■ EXERCISE AIM ■
Across the records below, how many lines include the string "appendChild"? Respond with the number only.

■ RECORD EXTRACTS ■

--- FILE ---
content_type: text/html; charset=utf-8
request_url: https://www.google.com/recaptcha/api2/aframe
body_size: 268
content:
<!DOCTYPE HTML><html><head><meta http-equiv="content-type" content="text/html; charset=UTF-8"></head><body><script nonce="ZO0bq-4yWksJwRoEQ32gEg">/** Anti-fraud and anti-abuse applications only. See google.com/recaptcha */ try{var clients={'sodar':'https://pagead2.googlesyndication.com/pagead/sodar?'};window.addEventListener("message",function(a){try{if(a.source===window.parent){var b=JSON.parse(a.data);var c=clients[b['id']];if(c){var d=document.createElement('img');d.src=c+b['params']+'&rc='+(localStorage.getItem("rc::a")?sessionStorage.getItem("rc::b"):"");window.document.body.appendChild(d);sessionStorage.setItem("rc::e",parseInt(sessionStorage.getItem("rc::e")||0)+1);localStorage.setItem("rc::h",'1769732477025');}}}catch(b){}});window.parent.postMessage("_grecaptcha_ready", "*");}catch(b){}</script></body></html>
...
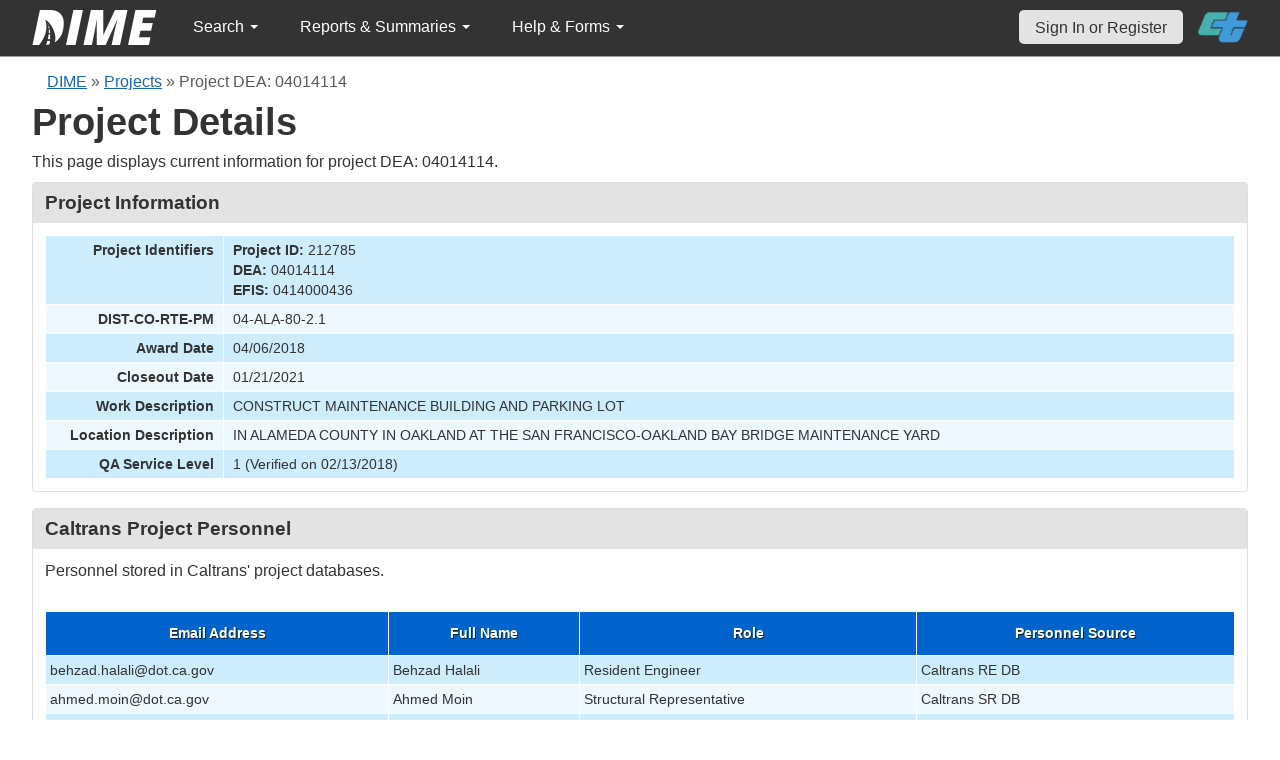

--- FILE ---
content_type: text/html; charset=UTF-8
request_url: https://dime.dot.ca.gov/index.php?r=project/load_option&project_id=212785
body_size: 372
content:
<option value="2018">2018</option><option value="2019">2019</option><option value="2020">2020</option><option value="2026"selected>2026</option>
--
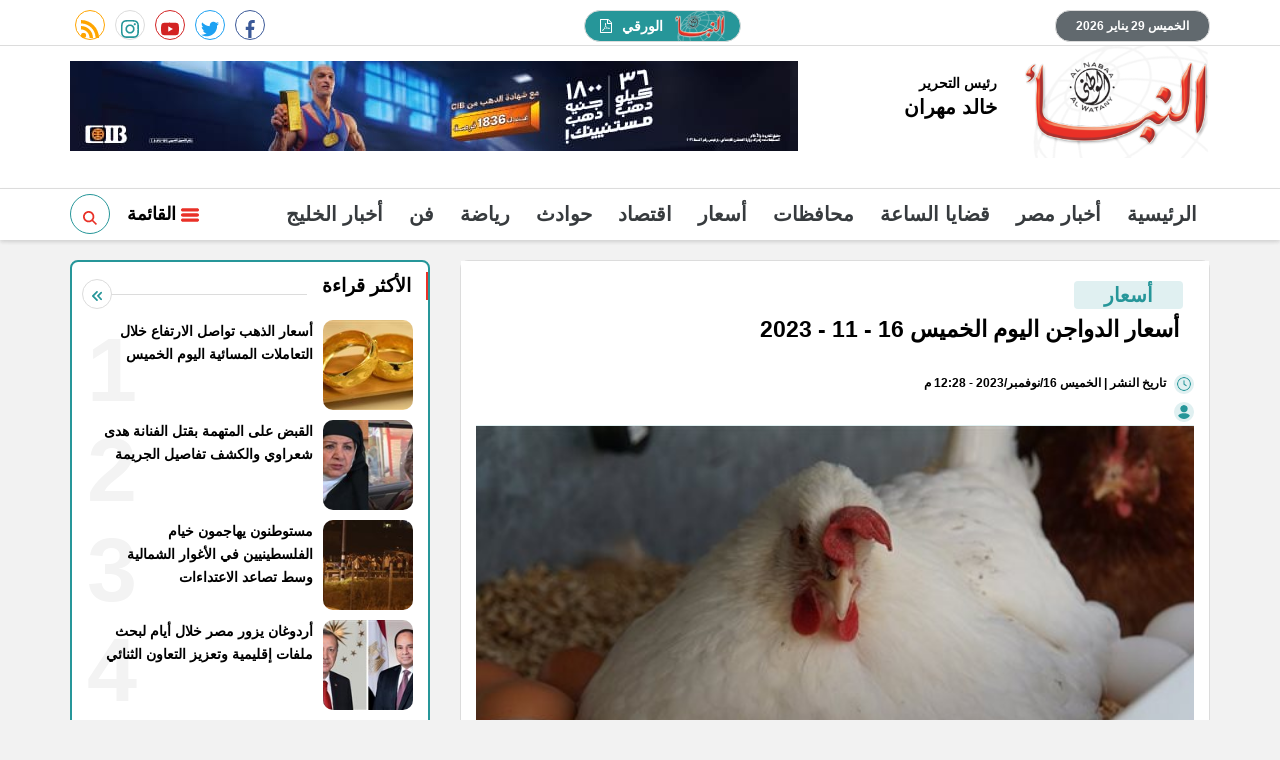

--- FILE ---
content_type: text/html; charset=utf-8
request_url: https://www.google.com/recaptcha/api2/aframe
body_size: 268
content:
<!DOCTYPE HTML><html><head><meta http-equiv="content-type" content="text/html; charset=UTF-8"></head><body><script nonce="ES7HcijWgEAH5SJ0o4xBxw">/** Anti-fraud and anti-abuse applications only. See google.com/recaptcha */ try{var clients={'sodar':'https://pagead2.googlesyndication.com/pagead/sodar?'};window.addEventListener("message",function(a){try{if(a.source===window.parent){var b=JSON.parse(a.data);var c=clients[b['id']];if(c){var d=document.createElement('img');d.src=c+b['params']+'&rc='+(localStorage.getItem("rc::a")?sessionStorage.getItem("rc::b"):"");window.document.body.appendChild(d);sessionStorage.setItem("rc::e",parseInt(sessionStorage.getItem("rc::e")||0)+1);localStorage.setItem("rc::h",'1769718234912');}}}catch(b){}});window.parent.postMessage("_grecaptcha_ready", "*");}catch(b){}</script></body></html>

■ OUTPUT FOR THIS EXERCISE ■
2